We also realized that re-writing a complete solution entirely from scratch would take a considerable amount of time and effort, significantly delaying the production-readiness of Codex.

Decision

After some investigation (see T345116), we believe that the best path forward is to leverage the Floating UI library and avoid re-inventing the wheel ourselves.

Floating UI is the successor to Popper.js, which was incorporated into Bootstrap to solve similar problems. This new library is similarly intended for this kind of low-level, embedded-inside-another-UI-library usage, while making use of modern browser capabilities and working well with frameworks like React and Vue. Additionally, Floating UI's API includes a concept of "middleware" (chainable plugins) which we can rely on if we need to customize the library's behavior (for example, to provide specific RTL support).

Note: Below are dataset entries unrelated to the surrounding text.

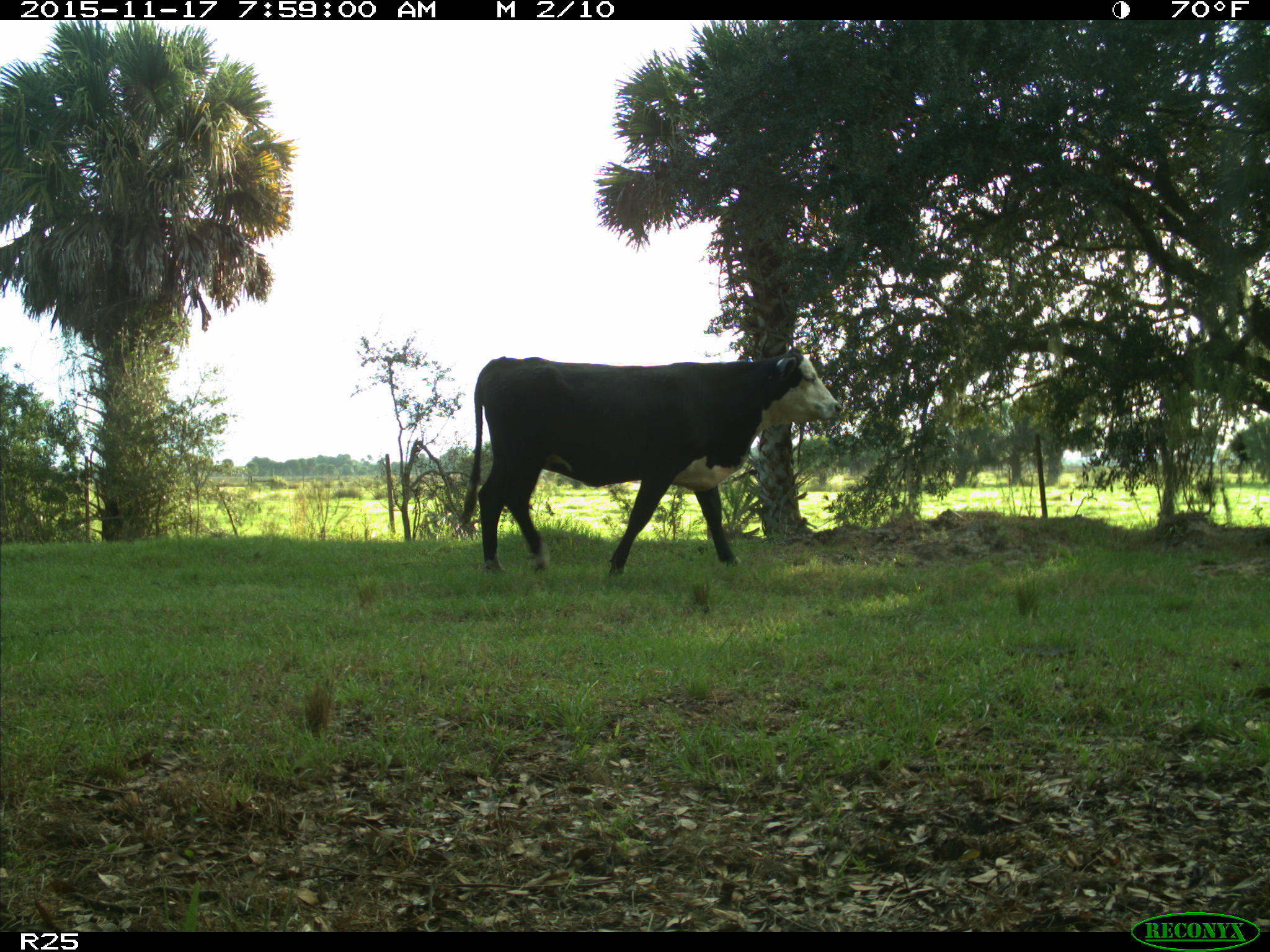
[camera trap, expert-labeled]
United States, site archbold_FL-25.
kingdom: Animalia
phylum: Chordata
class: Mammalia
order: Artiodactyla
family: Bovidae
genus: Bos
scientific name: Bos taurus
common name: domestic cow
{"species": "Bos taurus (domestic cow)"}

Finally, Floating UI already includes a Vue.js composable, useFloating, which greatly simplified adoption efforts.

Consequences

Adding a new runtime dependency to Codex is not something we do lightly.

DST engineers conducted a preliminary security review of Floating UI (see here for details). We will follow up with a more formal discussion with the Wikimedia Foundation's security team to ensure that Codex follows appropriate security practices for a library of its type.

This task describes the initial work that has been done to incorporate Floating UI into Codex.

Regarding RTL behavior, our initial investigations indicate that this approach is compatible with our current strategy for supporting bi-directionality.

In the future, we may add additional behavior to our Menu components (flipping/clipping based on available space, etc.). Fortunately the library's modular concept of "middleware" makes it easy to introduce and fine-tune this kind of added behavior.